Tadashi has been dressing stars for some time, but it seems Spencer’s in-the-spotlight moments helped propel Shoji into a brighter designer light.

“She is a very nice person,” Shoji said of the zaftig Spencer, who proved that the right dress complements the figure. Spencer, with the help of her stylists, sisters Wendi and Nicole Ferreira, has continued to wear Shoji’s gowns to events such as the inaugural ball in Washington, D.C., earlier this year.

Tadashi Shoji started his label 31 years ago, not long after he graduated from Los Angeles Trade-Technical College, a two-year community-college program whose other well-known fashion designer graduates include Carole Little, Sue Wong and costume designer Bill Whitten.

Shoji, who had studied to be an artist in Japan, was introduced to the school by a friend. He said he knew nothing about sewing, but his sister back in Japan was a fashion designer.

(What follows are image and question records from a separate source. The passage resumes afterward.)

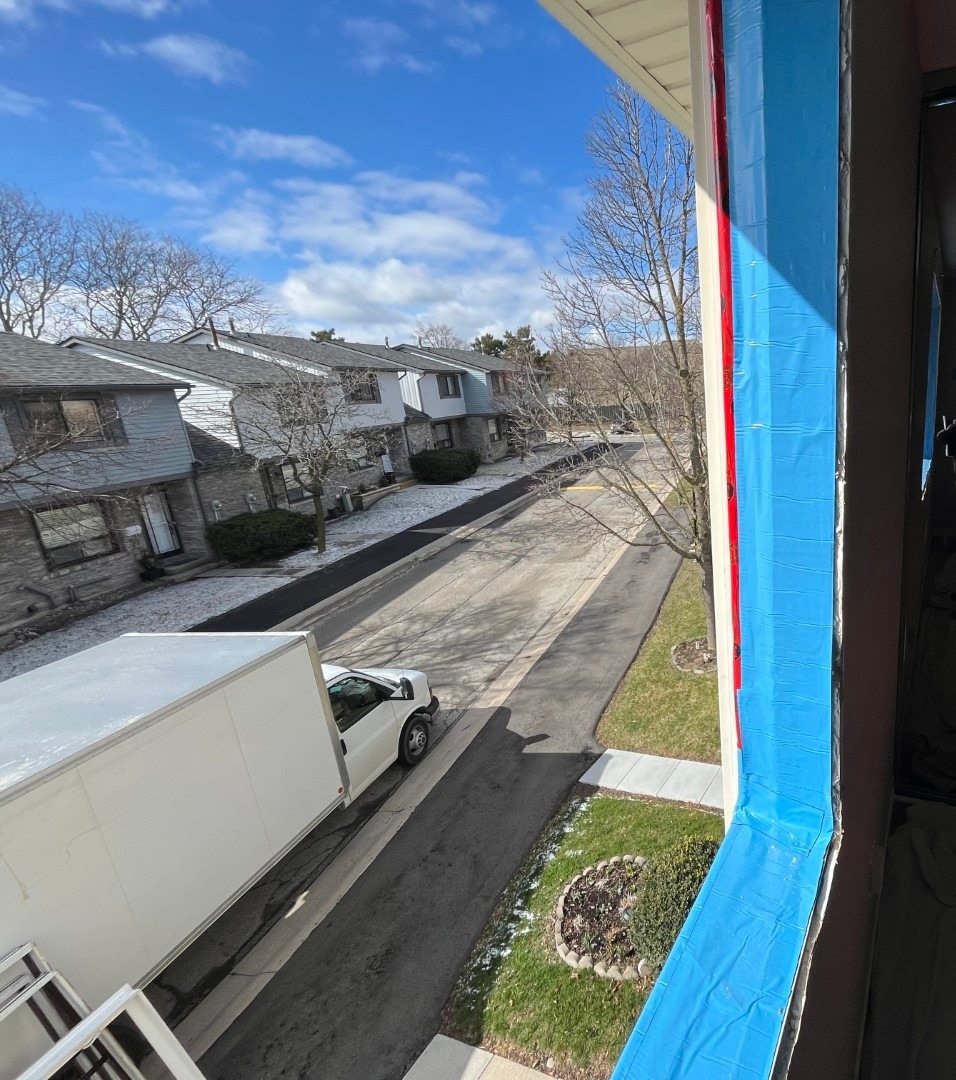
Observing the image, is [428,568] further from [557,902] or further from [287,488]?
[557,902]

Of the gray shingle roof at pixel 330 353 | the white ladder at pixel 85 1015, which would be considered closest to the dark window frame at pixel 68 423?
the gray shingle roof at pixel 330 353

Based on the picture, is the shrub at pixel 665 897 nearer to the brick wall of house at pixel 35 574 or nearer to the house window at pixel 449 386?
the brick wall of house at pixel 35 574

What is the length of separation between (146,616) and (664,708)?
1211 cm

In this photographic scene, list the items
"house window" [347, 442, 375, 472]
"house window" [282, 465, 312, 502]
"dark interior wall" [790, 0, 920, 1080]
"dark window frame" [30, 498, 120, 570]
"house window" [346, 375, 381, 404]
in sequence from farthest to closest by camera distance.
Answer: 1. "house window" [346, 375, 381, 404]
2. "house window" [282, 465, 312, 502]
3. "house window" [347, 442, 375, 472]
4. "dark window frame" [30, 498, 120, 570]
5. "dark interior wall" [790, 0, 920, 1080]

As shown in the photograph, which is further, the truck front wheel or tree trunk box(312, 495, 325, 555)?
tree trunk box(312, 495, 325, 555)

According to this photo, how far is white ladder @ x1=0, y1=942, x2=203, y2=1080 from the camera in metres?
3.13

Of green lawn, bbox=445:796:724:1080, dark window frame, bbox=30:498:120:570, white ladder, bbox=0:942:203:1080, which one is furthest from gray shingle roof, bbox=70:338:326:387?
white ladder, bbox=0:942:203:1080

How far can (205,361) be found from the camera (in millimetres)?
20000

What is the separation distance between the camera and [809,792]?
62.1 inches

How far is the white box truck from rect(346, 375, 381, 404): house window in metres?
18.0

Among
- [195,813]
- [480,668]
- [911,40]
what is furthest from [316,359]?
[911,40]

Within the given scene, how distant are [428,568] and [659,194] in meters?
10.7

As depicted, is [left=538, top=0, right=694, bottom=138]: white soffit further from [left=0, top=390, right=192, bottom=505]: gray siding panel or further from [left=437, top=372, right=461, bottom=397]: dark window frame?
[left=437, top=372, right=461, bottom=397]: dark window frame

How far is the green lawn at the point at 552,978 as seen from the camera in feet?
12.7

As a student, he worked off and on for Bill Whitten. Eventually, he got a job with Mr. Blackwell (Richard Selzer), the Los Angeles designer later known for his yearly “Ten Worst-Dressed Women” list.

Shoji’s three years at Mr. Blackwell’s studio taught him the ins and outs of the industry. “I was designing, doing pattern production and going to the manufacturer to do quality control,” he recalled.

In 1982, Shoji decided to start his own label, with his first offices in downtown Los Angeles. Now his large space in Vernon doubles as a distribution center.

His staff of patternmakers and seamstresses has been with him for years. His head sewer, Esperanza Sanchez, has worked with him for 25 years. “I feel like this is my house,” she said.

And head patternmaker Rocio Ramos has worked with Shoji for 13 years. His design assistant, John Bonifacio, arrived several years ago as an intern from LA Trade-Tech.

And new on board is David Nguyen, who was hired six months ago fromValentino in New York. His job as managing director is to look into licensing deals and boost the label’s new e-commerce site, which, during its nine months of existence last year, generated $1.2 million in sales.

Already, Nguyen is developing a perfume-licensing deal and has plans for deals for handbags and shoes.

When he looks five years ahead, Shoji sees himself with a bigger international market. He believes Southeast Asia is a sleeping giant of consumerism as well as areas such as Uzbekistan, Turkmenistan, Kazakhstan and Russia. “There are so many countries rich with oil that will be big markets,” he said.